Вначале Лопахин с Дуняшей ждут приезда Раневской. Тревога неприкрытая, откровенная, оттого что поезд вовремя не пришел, оттого что Лопахин не знает, какова будет встреча. От одного к другому передается нервность. Епиходов у нас ронял не только цветы, но даже и стол, и плиту на могиле сваливал из-за волнения. Конечно, любое решение может граничить с вульгарностью. Но стоило вспомнить по жизни про ожидание чего-то, когда к тому же не ждешь хорошего, – становилась живой даже очень резкая краска.
Затем Раневская приезжала. Все суетились, скрывали, прятались от чего-то, боялись беду назвать в глаза. Раневская пила кофе, как наркотик, разговор не вязался, все куда-то бежали, вытесняя Лопахина с его деловыми речами. По пустякам открывали душу, совершали глупости и стыдились. Все было очень легко и быстро, потому что люди делали вид, что это не важно, что важнее будет потом, а потом опять бежали прочь от главного, пока наконец не выходил какой-то пьяный прохожий и все разбегались в испуге. Оставался Трофимов, с бессильным гневом твердя о беспечности.
Конечно, „Вишневый сад“, поставленный на Таганке – спектакль спорный. Спорность его хотя бы в том, что Чехов ставится в коллективе абсолютно „не чеховском“. Тут люди прозаичны до дерзости. Их главное оружие – насмешка. А если играют драму, то делают это скорее жанрово. А Чехов в пьесах своих утончен, изящен. Ставить Чехова на Таганке – значит как бы заведомо идти на провал.
------------------------------------------------
### ЗАДАНИЯ К УПРАЖНЕНИЮ:
[a] Что, согласно отрывку о постановке «Вишневого сада» на Таганке, ронял и сваливал Епиходов из-за волнения?
[b] Определите, согласуются ли с отрывком следующие утверждения: (i) в начале Лопахин с Дуняшей ждут приезда Раневской; (ii) Раневская пила чай; (iii) главное оружие людей в коллективе Таганки — насмешка.

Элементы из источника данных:
------------------------------------------------
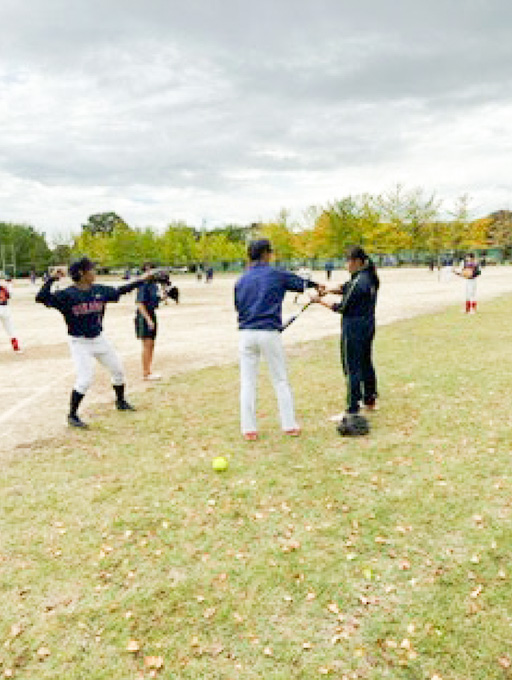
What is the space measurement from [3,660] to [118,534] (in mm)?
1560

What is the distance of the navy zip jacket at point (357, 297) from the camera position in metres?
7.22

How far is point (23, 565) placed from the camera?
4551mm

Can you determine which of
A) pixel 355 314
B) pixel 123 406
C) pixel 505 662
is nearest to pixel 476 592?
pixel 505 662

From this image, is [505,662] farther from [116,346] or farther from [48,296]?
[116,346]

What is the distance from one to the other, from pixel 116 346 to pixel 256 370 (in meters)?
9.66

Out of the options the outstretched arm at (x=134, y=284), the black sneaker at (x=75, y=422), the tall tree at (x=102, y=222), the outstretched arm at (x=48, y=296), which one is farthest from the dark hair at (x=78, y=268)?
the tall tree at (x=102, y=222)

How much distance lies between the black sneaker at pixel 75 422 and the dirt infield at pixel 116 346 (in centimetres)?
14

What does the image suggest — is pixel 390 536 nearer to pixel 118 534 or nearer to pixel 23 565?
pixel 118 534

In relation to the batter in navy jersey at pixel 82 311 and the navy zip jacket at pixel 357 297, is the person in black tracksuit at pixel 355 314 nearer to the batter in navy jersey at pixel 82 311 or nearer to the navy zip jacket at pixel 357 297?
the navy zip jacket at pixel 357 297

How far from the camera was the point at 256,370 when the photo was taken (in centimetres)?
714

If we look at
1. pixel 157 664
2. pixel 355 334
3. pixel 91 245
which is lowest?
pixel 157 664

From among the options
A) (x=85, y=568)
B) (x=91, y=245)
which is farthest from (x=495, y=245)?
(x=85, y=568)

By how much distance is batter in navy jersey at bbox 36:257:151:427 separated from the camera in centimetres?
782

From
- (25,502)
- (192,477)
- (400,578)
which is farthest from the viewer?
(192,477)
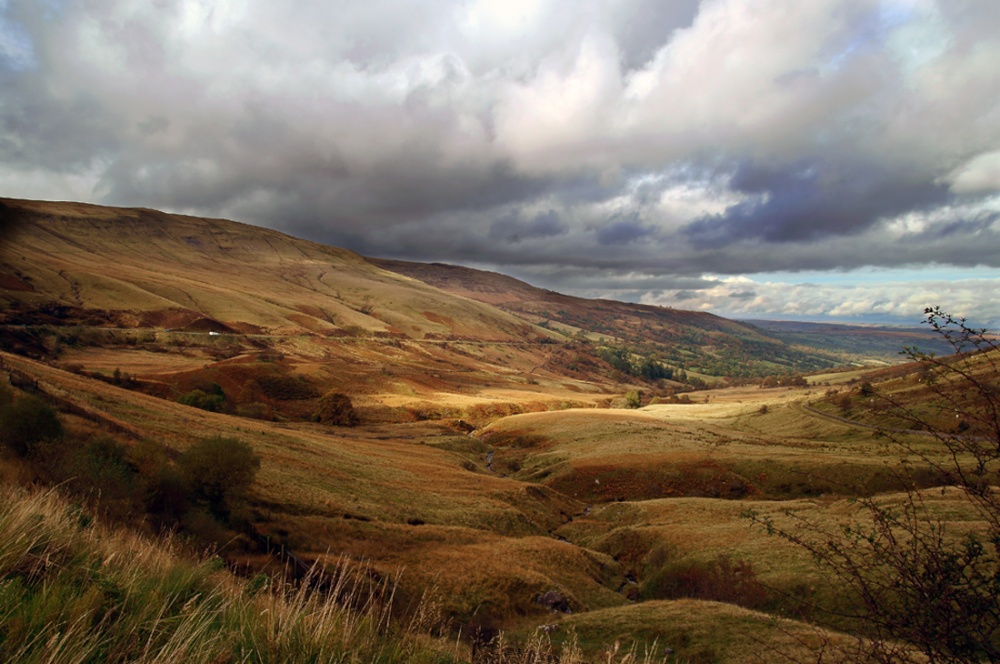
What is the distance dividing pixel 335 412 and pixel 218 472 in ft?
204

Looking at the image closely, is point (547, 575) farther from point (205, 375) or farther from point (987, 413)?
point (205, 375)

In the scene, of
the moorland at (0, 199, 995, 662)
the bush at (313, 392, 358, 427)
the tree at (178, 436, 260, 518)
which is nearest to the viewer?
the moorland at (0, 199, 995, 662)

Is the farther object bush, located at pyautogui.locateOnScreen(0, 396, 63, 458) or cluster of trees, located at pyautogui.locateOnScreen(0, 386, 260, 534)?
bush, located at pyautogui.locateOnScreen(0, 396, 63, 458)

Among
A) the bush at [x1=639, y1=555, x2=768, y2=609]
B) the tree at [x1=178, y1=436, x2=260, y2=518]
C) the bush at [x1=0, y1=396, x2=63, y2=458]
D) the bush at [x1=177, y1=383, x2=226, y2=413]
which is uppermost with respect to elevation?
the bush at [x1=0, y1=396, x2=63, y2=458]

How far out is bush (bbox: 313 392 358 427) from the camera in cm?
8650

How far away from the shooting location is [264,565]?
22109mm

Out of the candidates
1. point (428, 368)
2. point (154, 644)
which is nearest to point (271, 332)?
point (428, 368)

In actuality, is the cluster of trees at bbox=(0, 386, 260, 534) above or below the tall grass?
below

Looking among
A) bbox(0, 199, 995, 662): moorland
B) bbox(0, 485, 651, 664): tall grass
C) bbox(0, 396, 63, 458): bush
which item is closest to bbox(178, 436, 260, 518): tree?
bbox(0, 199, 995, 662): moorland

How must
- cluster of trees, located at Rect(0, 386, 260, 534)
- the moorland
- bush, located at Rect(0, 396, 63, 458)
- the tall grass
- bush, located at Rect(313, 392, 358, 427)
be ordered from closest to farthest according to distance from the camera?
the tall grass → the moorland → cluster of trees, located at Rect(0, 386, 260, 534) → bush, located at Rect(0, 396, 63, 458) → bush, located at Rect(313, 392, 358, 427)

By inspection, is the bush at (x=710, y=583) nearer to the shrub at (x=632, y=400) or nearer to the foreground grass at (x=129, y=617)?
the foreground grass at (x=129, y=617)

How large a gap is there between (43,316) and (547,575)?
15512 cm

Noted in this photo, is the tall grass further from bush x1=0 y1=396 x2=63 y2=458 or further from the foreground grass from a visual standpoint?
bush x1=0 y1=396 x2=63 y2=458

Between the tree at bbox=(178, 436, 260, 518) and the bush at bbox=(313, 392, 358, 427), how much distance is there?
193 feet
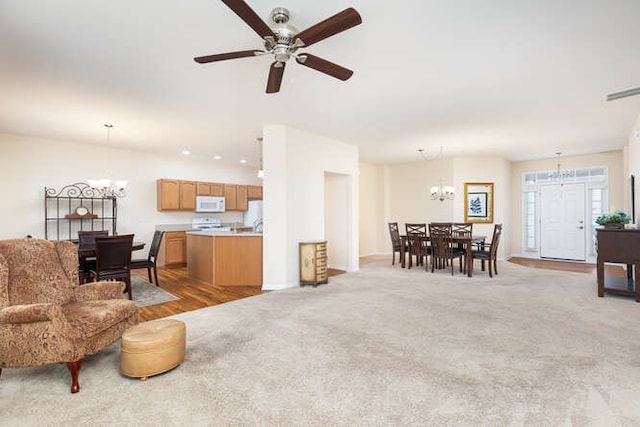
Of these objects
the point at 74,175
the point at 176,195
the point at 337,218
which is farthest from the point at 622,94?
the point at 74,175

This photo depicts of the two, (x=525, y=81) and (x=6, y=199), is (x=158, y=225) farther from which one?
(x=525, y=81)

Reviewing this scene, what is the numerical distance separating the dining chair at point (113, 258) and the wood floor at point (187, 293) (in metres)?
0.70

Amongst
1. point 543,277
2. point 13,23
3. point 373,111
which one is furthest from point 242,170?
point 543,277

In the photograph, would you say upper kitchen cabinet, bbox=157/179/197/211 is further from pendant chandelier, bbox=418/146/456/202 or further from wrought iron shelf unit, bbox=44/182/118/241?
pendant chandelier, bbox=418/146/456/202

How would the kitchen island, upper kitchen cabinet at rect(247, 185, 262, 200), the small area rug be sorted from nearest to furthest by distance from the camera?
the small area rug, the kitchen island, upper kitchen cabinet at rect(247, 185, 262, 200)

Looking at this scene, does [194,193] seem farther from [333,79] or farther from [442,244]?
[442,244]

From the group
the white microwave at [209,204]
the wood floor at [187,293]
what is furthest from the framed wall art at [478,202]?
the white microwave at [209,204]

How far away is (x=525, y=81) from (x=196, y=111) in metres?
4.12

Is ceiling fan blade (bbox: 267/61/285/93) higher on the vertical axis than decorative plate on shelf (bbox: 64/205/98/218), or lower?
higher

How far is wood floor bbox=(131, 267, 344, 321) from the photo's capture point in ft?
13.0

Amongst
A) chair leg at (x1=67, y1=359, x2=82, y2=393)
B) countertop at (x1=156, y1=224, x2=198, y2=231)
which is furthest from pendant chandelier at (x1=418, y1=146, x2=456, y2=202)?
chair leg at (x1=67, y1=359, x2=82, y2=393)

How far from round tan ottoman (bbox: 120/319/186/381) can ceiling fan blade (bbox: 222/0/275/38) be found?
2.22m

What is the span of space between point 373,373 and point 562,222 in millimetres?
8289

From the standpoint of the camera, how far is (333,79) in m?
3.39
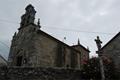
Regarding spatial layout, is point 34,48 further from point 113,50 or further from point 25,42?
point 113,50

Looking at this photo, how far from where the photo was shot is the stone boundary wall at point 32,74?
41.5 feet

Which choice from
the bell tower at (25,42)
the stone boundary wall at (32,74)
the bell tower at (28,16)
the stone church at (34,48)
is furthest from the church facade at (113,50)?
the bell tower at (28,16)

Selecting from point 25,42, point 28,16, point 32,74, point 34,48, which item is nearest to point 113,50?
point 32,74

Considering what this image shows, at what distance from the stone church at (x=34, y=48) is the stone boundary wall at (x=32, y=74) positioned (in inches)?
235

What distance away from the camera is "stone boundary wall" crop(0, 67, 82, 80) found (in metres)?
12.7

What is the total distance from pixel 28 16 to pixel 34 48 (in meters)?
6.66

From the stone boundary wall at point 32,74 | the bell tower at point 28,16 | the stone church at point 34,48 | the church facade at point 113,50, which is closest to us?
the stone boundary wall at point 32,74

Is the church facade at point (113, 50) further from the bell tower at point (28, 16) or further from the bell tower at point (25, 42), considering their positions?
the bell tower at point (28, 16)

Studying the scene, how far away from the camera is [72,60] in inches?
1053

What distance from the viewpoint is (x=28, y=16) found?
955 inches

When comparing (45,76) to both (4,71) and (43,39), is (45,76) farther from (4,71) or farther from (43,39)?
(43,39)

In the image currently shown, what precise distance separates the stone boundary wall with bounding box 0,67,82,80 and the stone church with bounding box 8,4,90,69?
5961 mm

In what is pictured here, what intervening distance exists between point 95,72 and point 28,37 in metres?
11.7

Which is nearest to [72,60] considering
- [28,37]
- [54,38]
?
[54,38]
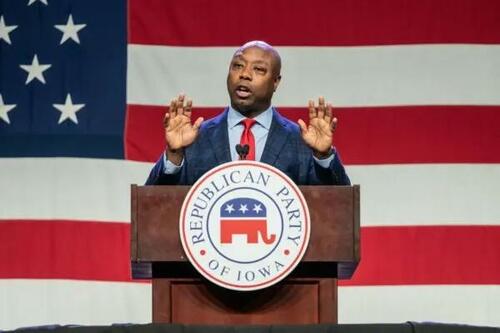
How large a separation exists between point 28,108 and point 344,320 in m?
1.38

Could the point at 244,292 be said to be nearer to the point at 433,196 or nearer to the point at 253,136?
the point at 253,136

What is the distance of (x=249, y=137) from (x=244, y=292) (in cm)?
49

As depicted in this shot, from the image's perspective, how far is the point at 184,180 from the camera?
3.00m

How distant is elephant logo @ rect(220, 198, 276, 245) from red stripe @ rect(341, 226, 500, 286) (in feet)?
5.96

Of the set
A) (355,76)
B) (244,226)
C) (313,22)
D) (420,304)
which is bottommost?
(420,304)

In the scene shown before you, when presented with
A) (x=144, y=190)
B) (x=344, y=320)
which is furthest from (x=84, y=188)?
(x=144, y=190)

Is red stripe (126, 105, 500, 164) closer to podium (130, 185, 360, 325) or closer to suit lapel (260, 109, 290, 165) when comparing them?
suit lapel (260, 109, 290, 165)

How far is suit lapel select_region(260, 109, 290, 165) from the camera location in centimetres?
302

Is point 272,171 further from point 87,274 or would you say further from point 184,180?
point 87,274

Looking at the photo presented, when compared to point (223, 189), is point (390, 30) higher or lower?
------------------------------------------------
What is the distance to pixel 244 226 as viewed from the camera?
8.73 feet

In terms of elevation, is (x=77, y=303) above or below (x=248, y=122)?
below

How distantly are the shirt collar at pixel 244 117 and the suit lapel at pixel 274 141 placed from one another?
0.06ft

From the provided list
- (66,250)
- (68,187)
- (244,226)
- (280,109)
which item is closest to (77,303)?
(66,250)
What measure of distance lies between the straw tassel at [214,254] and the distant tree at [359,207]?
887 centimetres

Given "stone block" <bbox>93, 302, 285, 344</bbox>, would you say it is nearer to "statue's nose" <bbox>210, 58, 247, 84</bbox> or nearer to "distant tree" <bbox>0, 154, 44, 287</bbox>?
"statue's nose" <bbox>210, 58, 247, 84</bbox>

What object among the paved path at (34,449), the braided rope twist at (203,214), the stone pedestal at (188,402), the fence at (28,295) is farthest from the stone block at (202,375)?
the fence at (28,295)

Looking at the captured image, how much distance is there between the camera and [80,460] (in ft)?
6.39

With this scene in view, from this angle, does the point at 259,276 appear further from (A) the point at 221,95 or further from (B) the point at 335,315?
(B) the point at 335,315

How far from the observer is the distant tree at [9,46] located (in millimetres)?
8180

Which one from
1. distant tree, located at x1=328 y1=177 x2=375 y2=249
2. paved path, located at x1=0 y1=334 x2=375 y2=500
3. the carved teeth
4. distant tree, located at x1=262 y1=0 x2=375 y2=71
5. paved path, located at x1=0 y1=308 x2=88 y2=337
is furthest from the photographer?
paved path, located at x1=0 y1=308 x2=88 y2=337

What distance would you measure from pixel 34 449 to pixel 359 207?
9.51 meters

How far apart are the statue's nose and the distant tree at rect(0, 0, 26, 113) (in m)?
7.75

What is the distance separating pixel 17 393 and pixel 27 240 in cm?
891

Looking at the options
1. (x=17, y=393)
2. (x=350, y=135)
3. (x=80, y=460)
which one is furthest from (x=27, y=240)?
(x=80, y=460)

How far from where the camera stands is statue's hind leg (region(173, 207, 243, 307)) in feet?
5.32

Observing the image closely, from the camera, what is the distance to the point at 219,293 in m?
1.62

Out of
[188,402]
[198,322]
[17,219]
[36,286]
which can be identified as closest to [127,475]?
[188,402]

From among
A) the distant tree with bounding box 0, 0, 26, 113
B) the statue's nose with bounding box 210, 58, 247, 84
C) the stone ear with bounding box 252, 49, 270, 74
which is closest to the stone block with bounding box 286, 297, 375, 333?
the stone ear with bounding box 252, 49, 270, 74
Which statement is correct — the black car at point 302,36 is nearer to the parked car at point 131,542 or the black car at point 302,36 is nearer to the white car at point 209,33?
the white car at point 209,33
------------------------------------------------
### ПРАВИЛЬНЫЕ ОТВЕТЫ:
[a] Он ронял цветы и даже стол, а также сваливал плиту на могиле.

[b]
(i) Да: «Вначале Лопахин с Дуняшей ждут приезда Раневской».
(ii) Нет: «Раневская пила кофе, как наркотик».
(iii) Да: «Их главное оружие – насмешка».